Zimbabwe Elections Sparks Debate In The British House Of Lord’s.

Several British peers asked what the British government has to do about the flawed elections held by Zimbabwe recently and won by President Emmerson Mnangagwa and his ruling Zimbabwe African National Union-Patriotic Front.

Junior Minister Lord Ahmad of Wimbledown was evasive about the action his government was going to take.

Baroness Hoey Non-affiliated asked His Majesty’s Government what assessment they have made of the result of the recent election in Zimbabwe, and whether it was free and fair.
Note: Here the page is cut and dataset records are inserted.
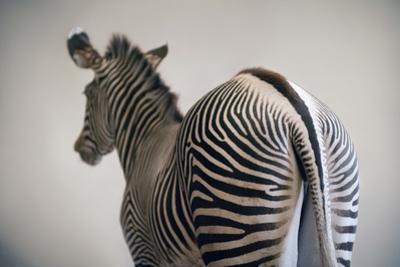 Grevy's Zebra at the Lee G Simmons Conservation Park and Wildlife Safari by Joel Sartore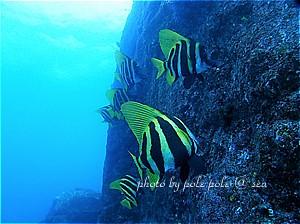 f:id:polepole-at-sea:20200209125109j:plain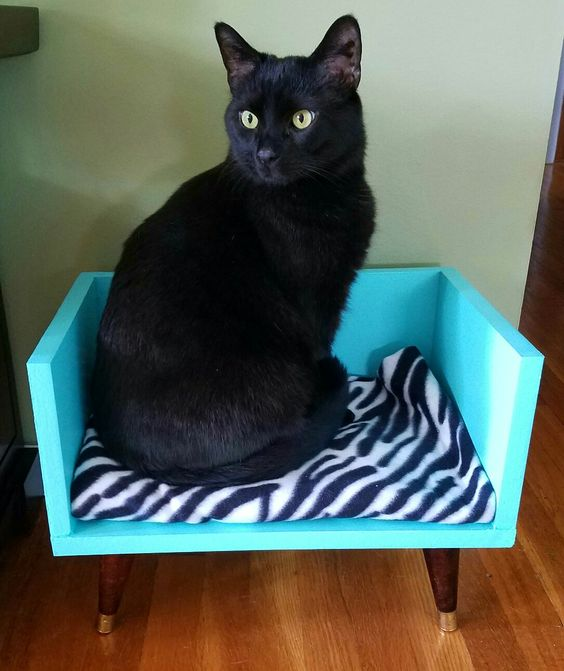 cat bed recycled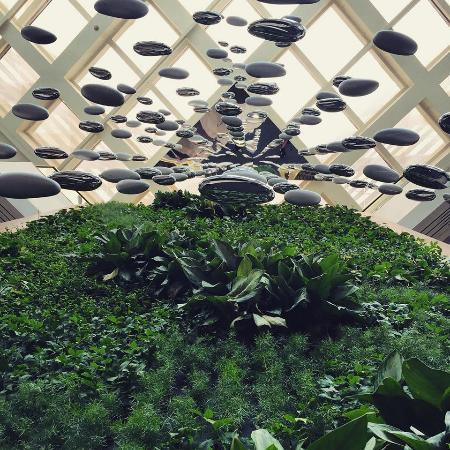 The Westin Convention Center Pittsburgh : Living Wall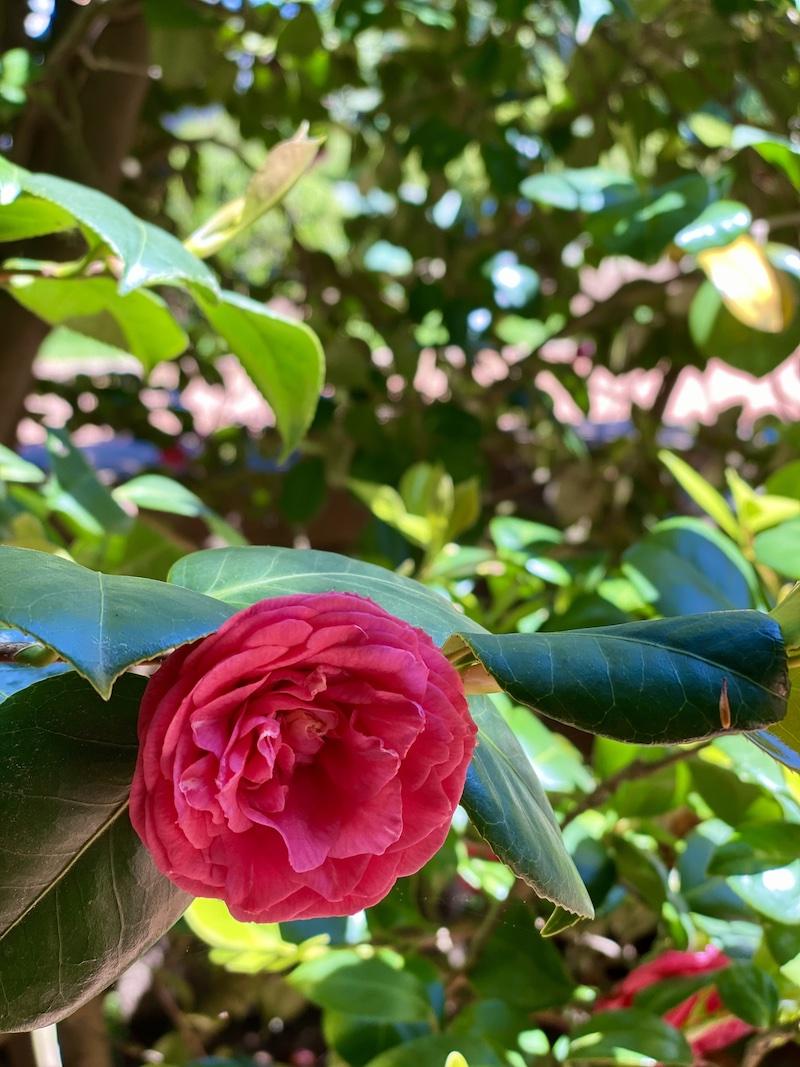 serralves portugal jardim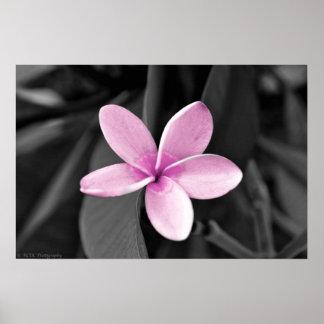Plumeria in Bloom Poster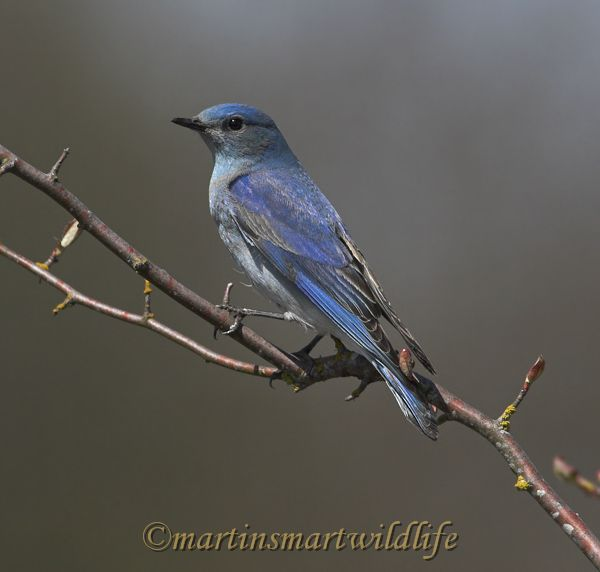 Mountain_Bluebird_3985ax.jpg
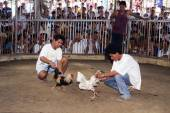 Traditional cockfighting competition — Stock Photo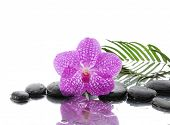 Macro of orchid and set of stones with palm on wet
Lord Ahmad of Wimbledon Minister of State (Foreign, Commonwealth and Development Office) said the United Kingdom commends the Zimbabwean voters for their peaceful participation in Zimbabwe’s recent elections.

However, the UK shared the view expressed in international election observation mission preliminary statements that the pre-election period and election day fell short of regional and international standards.

He said the UK is also concerned about the lack of transparency surrounding the compiling of results by the Zimbabwe Electoral Commission and the severe disruption of domestic observation.

Another participant Baroness Hoey Non-affiliated said it was obvious to every independent observer that those elections were not free and fair.

He said in the words of Nelson Chamisa himself, they were a “blatant and gigantic fraud”, but the hard-hitting SADC report questioned the credibility of the elections and the breaches of its own standards.

Adding, he said the saddest thing is that, as the election observers left, the familiar pattern of widespread arrests, abductions and torture of grass-roots supporters of the opposition is taking place as we speak all over the country.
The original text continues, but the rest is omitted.